— TASK DETAILS —
Please pick out every line below that contains the word "paved" and copy each of those lines in full.

— DATASET EXCERPTS —

⟨

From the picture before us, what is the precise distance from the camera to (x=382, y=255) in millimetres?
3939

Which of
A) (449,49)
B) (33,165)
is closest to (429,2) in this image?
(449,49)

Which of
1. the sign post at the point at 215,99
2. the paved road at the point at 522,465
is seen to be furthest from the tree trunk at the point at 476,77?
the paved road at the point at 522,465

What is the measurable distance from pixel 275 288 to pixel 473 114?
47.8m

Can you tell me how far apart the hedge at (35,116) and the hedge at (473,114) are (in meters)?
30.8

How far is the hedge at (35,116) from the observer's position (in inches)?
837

⟩
⟨

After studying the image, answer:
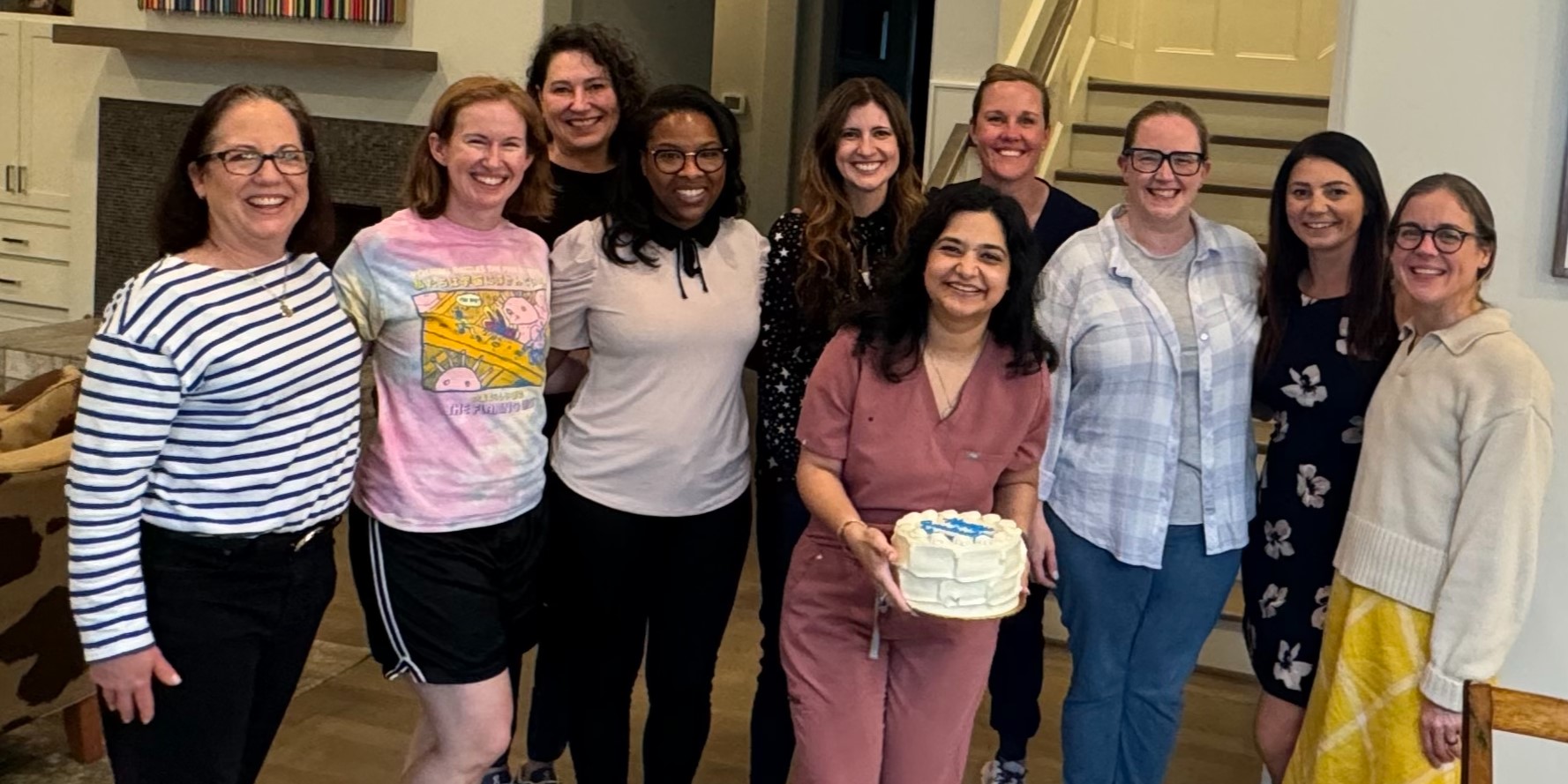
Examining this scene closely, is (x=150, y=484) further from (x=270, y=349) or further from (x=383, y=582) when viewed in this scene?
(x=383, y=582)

⟩

— SOLUTION TO THIS TASK —
2. the paved road at the point at 522,465
the paved road at the point at 522,465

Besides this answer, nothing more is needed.